COVID-19 has created previously unthinkable consequences for our society. Organised crime has been quick to respond, mounting large-scale orchestrated campaigns to defraud customers, preying on fear and anxiety related to COVID-19. A recent KPMG Australia report also showed that more than 80% of senior executives believe their organisation is increasingly vulnerable to fraud.
To protect against fraud, one would normally need to perform numerous checks for any inconsistencies. This can be very time-consuming when done manually. Luckily, Artificial Intelligence (AI) and automation are able to reduce the time burden; which is just one of the many advantages of using technology in fraud detection.
Automation is also very useful in reducing the repetitive manual labour involved in cross-referencing different datasets, which usually takes several hours. Eliminating this would give employees the opportunity to focus on more value-added tasks. Ultimately, the results obtained from such digital solutions are guaranteed to be unbiased and objective in nature and essentially can help minimise human error.

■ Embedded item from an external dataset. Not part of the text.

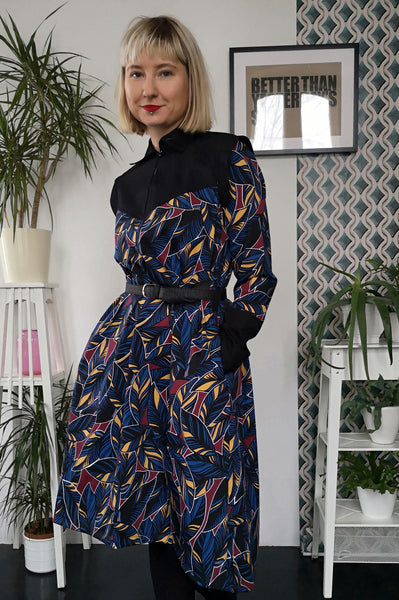 Dark Blue Patterned Space Warrior Princess Cotton Dress with Black Satin Details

From a business point of view, Machine Learning allows companies to create test cases and train the software to detect specific fraud. This means solutions are carefully tailored to the particular needs of each company.
KPMG’s Insuretech proof-of-concept was built in response to the increase in travel claims experienced by the insurance industry in the first half of 2020. The key functions being those of detecting fraudulent documents and verifying the accuracy of information submitted with claims. In order to achieve this, our solution makes use of specially built AI models as well as third-party services, brought together through the Microsoft Power Platform.
In conjunction with automation, Optical Character Recognition (OCR) was used in order to extract and convert unstructured text from images and pdfs into a structured and standardised format ready for processing. Another element of this solution involves the use of the Object Detection model. This model has been trained on several different airline logos to be able to detect these logos on tickets. Data extracted from supporting documentation through OCR and Object Detection can then be verified against information provided with the claim.
The application of fraudulent document detection is not limited to the insurance industry. It is of relevance to a multitude of use cases, in multiple industries. One of the components of our solution makes use of the Azure Machine Learning Studio in which a Principal Component Analysis (PCA) model, a Machine Learning technique, was selected and trained on a representative dataset of real flight tickets. The dataset consisted of different text fields which are present on standard airline tickets and their corresponding position relative to each other. Therefore, if a ticket is not in the correct format, it will be flagged as being possibly fraudulent.
This solution presents businesses with two key and highly-valued elements in today’s ever-changing world; efficiency and improved performance, granting companies the peace of mind that they are better protected from undesirable threats.